Recorded data
----

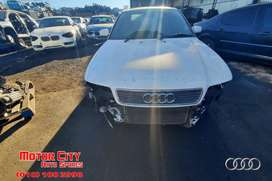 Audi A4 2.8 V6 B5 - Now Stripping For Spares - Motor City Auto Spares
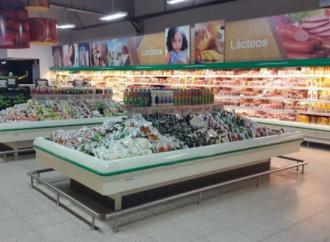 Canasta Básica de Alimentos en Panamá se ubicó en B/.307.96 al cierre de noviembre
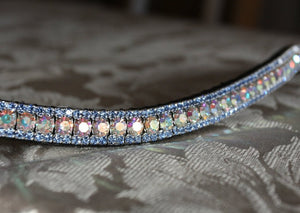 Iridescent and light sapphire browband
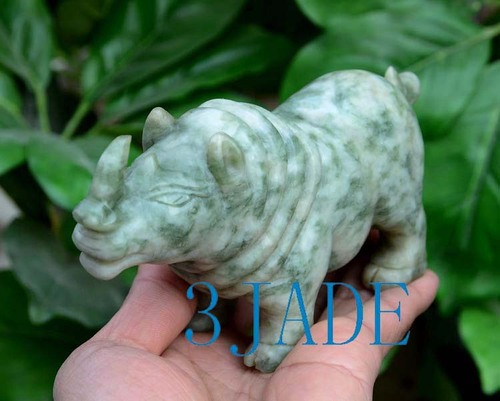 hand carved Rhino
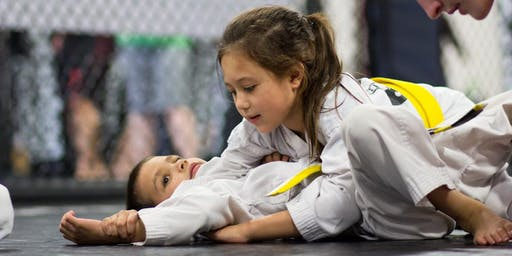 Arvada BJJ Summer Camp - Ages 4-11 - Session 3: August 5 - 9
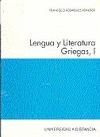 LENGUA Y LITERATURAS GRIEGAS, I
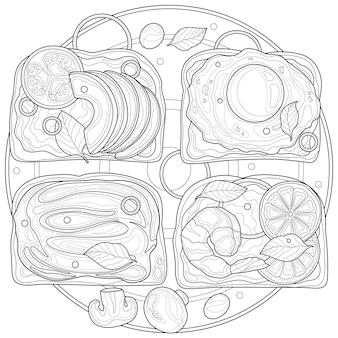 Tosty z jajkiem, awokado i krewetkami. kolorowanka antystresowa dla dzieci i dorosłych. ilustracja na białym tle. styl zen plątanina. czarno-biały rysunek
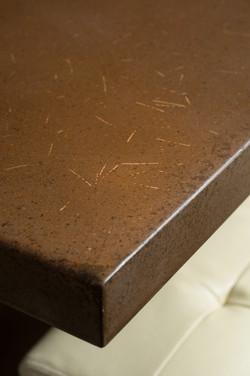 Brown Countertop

----

**Problem:** What is needed is an exact copy of the lines from the line with "LENGUA Y LITERATURAS GRIEGAS, I" to the end of the data above, both included, without any pictures.

**Task answer:**
 LENGUA Y LITERATURAS GRIEGAS, I
 Tosty z jajkiem, awokado i krewetkami. kolorowanka antystresowa dla dzieci i dorosłych. ilustracja na białym tle. styl zen plątanina. czarno-biały rysunek
 Brown Countertop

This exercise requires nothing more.